● **The request**: Copy the records below unchanged, from their start through the line containing "58H8V62H10L12 66H22V64L27 62V58H29V51H27L25", both ends included. Leave the pictures out of your copy.

====== Records supplied ======

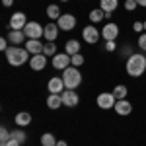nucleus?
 I'll list each match as a JSON object with an SVG mask.
<instances>
[{
	"mask_svg": "<svg viewBox=\"0 0 146 146\" xmlns=\"http://www.w3.org/2000/svg\"><path fill=\"white\" fill-rule=\"evenodd\" d=\"M127 74L129 76H133V78H138V76H142L146 70V56L140 55V53H135V55H131L127 58Z\"/></svg>",
	"mask_w": 146,
	"mask_h": 146,
	"instance_id": "f257e3e1",
	"label": "nucleus"
},
{
	"mask_svg": "<svg viewBox=\"0 0 146 146\" xmlns=\"http://www.w3.org/2000/svg\"><path fill=\"white\" fill-rule=\"evenodd\" d=\"M6 58H8V62H10L12 66H22V64L27 62V58H29V51H27L25 47L12 45V47H8V51H6Z\"/></svg>",
	"mask_w": 146,
	"mask_h": 146,
	"instance_id": "f03ea898",
	"label": "nucleus"
},
{
	"mask_svg": "<svg viewBox=\"0 0 146 146\" xmlns=\"http://www.w3.org/2000/svg\"><path fill=\"white\" fill-rule=\"evenodd\" d=\"M62 80H64V86L66 90H74L82 84V74L76 66H68L62 70Z\"/></svg>",
	"mask_w": 146,
	"mask_h": 146,
	"instance_id": "7ed1b4c3",
	"label": "nucleus"
},
{
	"mask_svg": "<svg viewBox=\"0 0 146 146\" xmlns=\"http://www.w3.org/2000/svg\"><path fill=\"white\" fill-rule=\"evenodd\" d=\"M43 31H45V27L39 25L37 22H27V25L23 27V33H25L27 39H39L43 35Z\"/></svg>",
	"mask_w": 146,
	"mask_h": 146,
	"instance_id": "20e7f679",
	"label": "nucleus"
},
{
	"mask_svg": "<svg viewBox=\"0 0 146 146\" xmlns=\"http://www.w3.org/2000/svg\"><path fill=\"white\" fill-rule=\"evenodd\" d=\"M72 64L70 62V55H66V53H56L55 56H53V66L56 68V70H64V68H68Z\"/></svg>",
	"mask_w": 146,
	"mask_h": 146,
	"instance_id": "39448f33",
	"label": "nucleus"
},
{
	"mask_svg": "<svg viewBox=\"0 0 146 146\" xmlns=\"http://www.w3.org/2000/svg\"><path fill=\"white\" fill-rule=\"evenodd\" d=\"M60 98H62V105H66V107H76L78 105V94L74 90H64L62 94H60Z\"/></svg>",
	"mask_w": 146,
	"mask_h": 146,
	"instance_id": "423d86ee",
	"label": "nucleus"
},
{
	"mask_svg": "<svg viewBox=\"0 0 146 146\" xmlns=\"http://www.w3.org/2000/svg\"><path fill=\"white\" fill-rule=\"evenodd\" d=\"M115 103H117V100L113 94H100L98 96V107H101V109H113Z\"/></svg>",
	"mask_w": 146,
	"mask_h": 146,
	"instance_id": "0eeeda50",
	"label": "nucleus"
},
{
	"mask_svg": "<svg viewBox=\"0 0 146 146\" xmlns=\"http://www.w3.org/2000/svg\"><path fill=\"white\" fill-rule=\"evenodd\" d=\"M100 31H98V27H94V25H88V27H84V31H82V37H84V41L86 43H98V39H100Z\"/></svg>",
	"mask_w": 146,
	"mask_h": 146,
	"instance_id": "6e6552de",
	"label": "nucleus"
},
{
	"mask_svg": "<svg viewBox=\"0 0 146 146\" xmlns=\"http://www.w3.org/2000/svg\"><path fill=\"white\" fill-rule=\"evenodd\" d=\"M60 29H64V31H70V29H74V25H76V18L72 16V14H62L60 18H58V23H56Z\"/></svg>",
	"mask_w": 146,
	"mask_h": 146,
	"instance_id": "1a4fd4ad",
	"label": "nucleus"
},
{
	"mask_svg": "<svg viewBox=\"0 0 146 146\" xmlns=\"http://www.w3.org/2000/svg\"><path fill=\"white\" fill-rule=\"evenodd\" d=\"M25 25H27V20H25V14H23V12L12 14V18H10V27L12 29H23Z\"/></svg>",
	"mask_w": 146,
	"mask_h": 146,
	"instance_id": "9d476101",
	"label": "nucleus"
},
{
	"mask_svg": "<svg viewBox=\"0 0 146 146\" xmlns=\"http://www.w3.org/2000/svg\"><path fill=\"white\" fill-rule=\"evenodd\" d=\"M117 35H119V27H117L115 23H105V27L101 29V37H103L105 41H115Z\"/></svg>",
	"mask_w": 146,
	"mask_h": 146,
	"instance_id": "9b49d317",
	"label": "nucleus"
},
{
	"mask_svg": "<svg viewBox=\"0 0 146 146\" xmlns=\"http://www.w3.org/2000/svg\"><path fill=\"white\" fill-rule=\"evenodd\" d=\"M49 92L51 94H62V92L66 90V86H64V80L62 78H58V76H55V78H51L49 80Z\"/></svg>",
	"mask_w": 146,
	"mask_h": 146,
	"instance_id": "f8f14e48",
	"label": "nucleus"
},
{
	"mask_svg": "<svg viewBox=\"0 0 146 146\" xmlns=\"http://www.w3.org/2000/svg\"><path fill=\"white\" fill-rule=\"evenodd\" d=\"M29 66L33 68V70H43L47 66V56L43 53H39V55H33L29 58Z\"/></svg>",
	"mask_w": 146,
	"mask_h": 146,
	"instance_id": "ddd939ff",
	"label": "nucleus"
},
{
	"mask_svg": "<svg viewBox=\"0 0 146 146\" xmlns=\"http://www.w3.org/2000/svg\"><path fill=\"white\" fill-rule=\"evenodd\" d=\"M113 109L119 113V115H131V113H133V105H131L129 100H117V103H115Z\"/></svg>",
	"mask_w": 146,
	"mask_h": 146,
	"instance_id": "4468645a",
	"label": "nucleus"
},
{
	"mask_svg": "<svg viewBox=\"0 0 146 146\" xmlns=\"http://www.w3.org/2000/svg\"><path fill=\"white\" fill-rule=\"evenodd\" d=\"M43 45L45 43H41L39 39H29L25 43V49L29 51V55H39V53H43Z\"/></svg>",
	"mask_w": 146,
	"mask_h": 146,
	"instance_id": "2eb2a0df",
	"label": "nucleus"
},
{
	"mask_svg": "<svg viewBox=\"0 0 146 146\" xmlns=\"http://www.w3.org/2000/svg\"><path fill=\"white\" fill-rule=\"evenodd\" d=\"M8 41H10L12 45H20V43H23L25 41V33H23V29H12L10 35H8Z\"/></svg>",
	"mask_w": 146,
	"mask_h": 146,
	"instance_id": "dca6fc26",
	"label": "nucleus"
},
{
	"mask_svg": "<svg viewBox=\"0 0 146 146\" xmlns=\"http://www.w3.org/2000/svg\"><path fill=\"white\" fill-rule=\"evenodd\" d=\"M56 35H58V25L56 23H47L45 31H43V37H45L47 41H55Z\"/></svg>",
	"mask_w": 146,
	"mask_h": 146,
	"instance_id": "f3484780",
	"label": "nucleus"
},
{
	"mask_svg": "<svg viewBox=\"0 0 146 146\" xmlns=\"http://www.w3.org/2000/svg\"><path fill=\"white\" fill-rule=\"evenodd\" d=\"M47 105H49V109H58V107L62 105V98H60V94H49V98H47Z\"/></svg>",
	"mask_w": 146,
	"mask_h": 146,
	"instance_id": "a211bd4d",
	"label": "nucleus"
},
{
	"mask_svg": "<svg viewBox=\"0 0 146 146\" xmlns=\"http://www.w3.org/2000/svg\"><path fill=\"white\" fill-rule=\"evenodd\" d=\"M14 121H16L18 127H27V125L31 123V115H29V113H25V111H22V113H18V115H16V119H14Z\"/></svg>",
	"mask_w": 146,
	"mask_h": 146,
	"instance_id": "6ab92c4d",
	"label": "nucleus"
},
{
	"mask_svg": "<svg viewBox=\"0 0 146 146\" xmlns=\"http://www.w3.org/2000/svg\"><path fill=\"white\" fill-rule=\"evenodd\" d=\"M64 49H66V55H78L80 53V43L76 41V39H70V41H66V45H64Z\"/></svg>",
	"mask_w": 146,
	"mask_h": 146,
	"instance_id": "aec40b11",
	"label": "nucleus"
},
{
	"mask_svg": "<svg viewBox=\"0 0 146 146\" xmlns=\"http://www.w3.org/2000/svg\"><path fill=\"white\" fill-rule=\"evenodd\" d=\"M117 6H119V0H101L100 2V8L103 12H113Z\"/></svg>",
	"mask_w": 146,
	"mask_h": 146,
	"instance_id": "412c9836",
	"label": "nucleus"
},
{
	"mask_svg": "<svg viewBox=\"0 0 146 146\" xmlns=\"http://www.w3.org/2000/svg\"><path fill=\"white\" fill-rule=\"evenodd\" d=\"M47 16H49L51 20H58L62 14H60V8H58L56 4H51V6L47 8Z\"/></svg>",
	"mask_w": 146,
	"mask_h": 146,
	"instance_id": "4be33fe9",
	"label": "nucleus"
},
{
	"mask_svg": "<svg viewBox=\"0 0 146 146\" xmlns=\"http://www.w3.org/2000/svg\"><path fill=\"white\" fill-rule=\"evenodd\" d=\"M127 92H129V90H127V86H123V84H121V86H117L111 94L115 96V100H127Z\"/></svg>",
	"mask_w": 146,
	"mask_h": 146,
	"instance_id": "5701e85b",
	"label": "nucleus"
},
{
	"mask_svg": "<svg viewBox=\"0 0 146 146\" xmlns=\"http://www.w3.org/2000/svg\"><path fill=\"white\" fill-rule=\"evenodd\" d=\"M103 18H105V12L101 10V8H96V10H92V12H90V20H92L94 23L101 22Z\"/></svg>",
	"mask_w": 146,
	"mask_h": 146,
	"instance_id": "b1692460",
	"label": "nucleus"
},
{
	"mask_svg": "<svg viewBox=\"0 0 146 146\" xmlns=\"http://www.w3.org/2000/svg\"><path fill=\"white\" fill-rule=\"evenodd\" d=\"M43 55L45 56H55L56 55V45L53 43V41H49V43L43 45Z\"/></svg>",
	"mask_w": 146,
	"mask_h": 146,
	"instance_id": "393cba45",
	"label": "nucleus"
},
{
	"mask_svg": "<svg viewBox=\"0 0 146 146\" xmlns=\"http://www.w3.org/2000/svg\"><path fill=\"white\" fill-rule=\"evenodd\" d=\"M41 144H43V146H56V138H55V135H51V133H45V135L41 136Z\"/></svg>",
	"mask_w": 146,
	"mask_h": 146,
	"instance_id": "a878e982",
	"label": "nucleus"
},
{
	"mask_svg": "<svg viewBox=\"0 0 146 146\" xmlns=\"http://www.w3.org/2000/svg\"><path fill=\"white\" fill-rule=\"evenodd\" d=\"M12 136H14L18 142H22V144L25 142V140H27V135H25L23 131H20V129H18V131H12Z\"/></svg>",
	"mask_w": 146,
	"mask_h": 146,
	"instance_id": "bb28decb",
	"label": "nucleus"
},
{
	"mask_svg": "<svg viewBox=\"0 0 146 146\" xmlns=\"http://www.w3.org/2000/svg\"><path fill=\"white\" fill-rule=\"evenodd\" d=\"M10 138H12V133H8V131L2 127V129H0V144H6Z\"/></svg>",
	"mask_w": 146,
	"mask_h": 146,
	"instance_id": "cd10ccee",
	"label": "nucleus"
},
{
	"mask_svg": "<svg viewBox=\"0 0 146 146\" xmlns=\"http://www.w3.org/2000/svg\"><path fill=\"white\" fill-rule=\"evenodd\" d=\"M70 62H72V66H82V64H84V56L80 55H72L70 56Z\"/></svg>",
	"mask_w": 146,
	"mask_h": 146,
	"instance_id": "c85d7f7f",
	"label": "nucleus"
},
{
	"mask_svg": "<svg viewBox=\"0 0 146 146\" xmlns=\"http://www.w3.org/2000/svg\"><path fill=\"white\" fill-rule=\"evenodd\" d=\"M136 0H125V10H129V12H133V10H136Z\"/></svg>",
	"mask_w": 146,
	"mask_h": 146,
	"instance_id": "c756f323",
	"label": "nucleus"
},
{
	"mask_svg": "<svg viewBox=\"0 0 146 146\" xmlns=\"http://www.w3.org/2000/svg\"><path fill=\"white\" fill-rule=\"evenodd\" d=\"M138 47H140L142 51H146V31L140 33V37H138Z\"/></svg>",
	"mask_w": 146,
	"mask_h": 146,
	"instance_id": "7c9ffc66",
	"label": "nucleus"
},
{
	"mask_svg": "<svg viewBox=\"0 0 146 146\" xmlns=\"http://www.w3.org/2000/svg\"><path fill=\"white\" fill-rule=\"evenodd\" d=\"M117 49V45H115V41H105V51H109V53H113Z\"/></svg>",
	"mask_w": 146,
	"mask_h": 146,
	"instance_id": "2f4dec72",
	"label": "nucleus"
},
{
	"mask_svg": "<svg viewBox=\"0 0 146 146\" xmlns=\"http://www.w3.org/2000/svg\"><path fill=\"white\" fill-rule=\"evenodd\" d=\"M133 29H135L136 33H140V31L144 29V23H142V22H135V23H133Z\"/></svg>",
	"mask_w": 146,
	"mask_h": 146,
	"instance_id": "473e14b6",
	"label": "nucleus"
},
{
	"mask_svg": "<svg viewBox=\"0 0 146 146\" xmlns=\"http://www.w3.org/2000/svg\"><path fill=\"white\" fill-rule=\"evenodd\" d=\"M8 43H10V41H8V39H6V37H2V39H0V49H2V51H4V53H6V51H8Z\"/></svg>",
	"mask_w": 146,
	"mask_h": 146,
	"instance_id": "72a5a7b5",
	"label": "nucleus"
},
{
	"mask_svg": "<svg viewBox=\"0 0 146 146\" xmlns=\"http://www.w3.org/2000/svg\"><path fill=\"white\" fill-rule=\"evenodd\" d=\"M0 146H22V142H18V140L12 136V138L8 140V142H6V144H0Z\"/></svg>",
	"mask_w": 146,
	"mask_h": 146,
	"instance_id": "f704fd0d",
	"label": "nucleus"
},
{
	"mask_svg": "<svg viewBox=\"0 0 146 146\" xmlns=\"http://www.w3.org/2000/svg\"><path fill=\"white\" fill-rule=\"evenodd\" d=\"M2 4H4V6H6V8H10L12 4H14V0H2Z\"/></svg>",
	"mask_w": 146,
	"mask_h": 146,
	"instance_id": "c9c22d12",
	"label": "nucleus"
},
{
	"mask_svg": "<svg viewBox=\"0 0 146 146\" xmlns=\"http://www.w3.org/2000/svg\"><path fill=\"white\" fill-rule=\"evenodd\" d=\"M136 4H138V6H142V8H146V0H136Z\"/></svg>",
	"mask_w": 146,
	"mask_h": 146,
	"instance_id": "e433bc0d",
	"label": "nucleus"
},
{
	"mask_svg": "<svg viewBox=\"0 0 146 146\" xmlns=\"http://www.w3.org/2000/svg\"><path fill=\"white\" fill-rule=\"evenodd\" d=\"M56 146H68L64 140H56Z\"/></svg>",
	"mask_w": 146,
	"mask_h": 146,
	"instance_id": "4c0bfd02",
	"label": "nucleus"
},
{
	"mask_svg": "<svg viewBox=\"0 0 146 146\" xmlns=\"http://www.w3.org/2000/svg\"><path fill=\"white\" fill-rule=\"evenodd\" d=\"M144 31H146V22H144Z\"/></svg>",
	"mask_w": 146,
	"mask_h": 146,
	"instance_id": "58836bf2",
	"label": "nucleus"
},
{
	"mask_svg": "<svg viewBox=\"0 0 146 146\" xmlns=\"http://www.w3.org/2000/svg\"><path fill=\"white\" fill-rule=\"evenodd\" d=\"M60 2H68V0H60Z\"/></svg>",
	"mask_w": 146,
	"mask_h": 146,
	"instance_id": "ea45409f",
	"label": "nucleus"
}]
</instances>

======

● **Solution to the problem**:
nucleus?
 I'll list each match as a JSON object with an SVG mask.
<instances>
[{
	"mask_svg": "<svg viewBox=\"0 0 146 146\" xmlns=\"http://www.w3.org/2000/svg\"><path fill=\"white\" fill-rule=\"evenodd\" d=\"M127 74L129 76H133V78H138V76H142L146 70V56L140 55V53H135V55H131L127 58Z\"/></svg>",
	"mask_w": 146,
	"mask_h": 146,
	"instance_id": "f257e3e1",
	"label": "nucleus"
},
{
	"mask_svg": "<svg viewBox=\"0 0 146 146\" xmlns=\"http://www.w3.org/2000/svg\"><path fill=\"white\" fill-rule=\"evenodd\" d=\"M6 58H8V62H10L12 66H22V64L27 62V58H29V51H27L25 47L12 45V47H8V51H6Z\"/></svg>",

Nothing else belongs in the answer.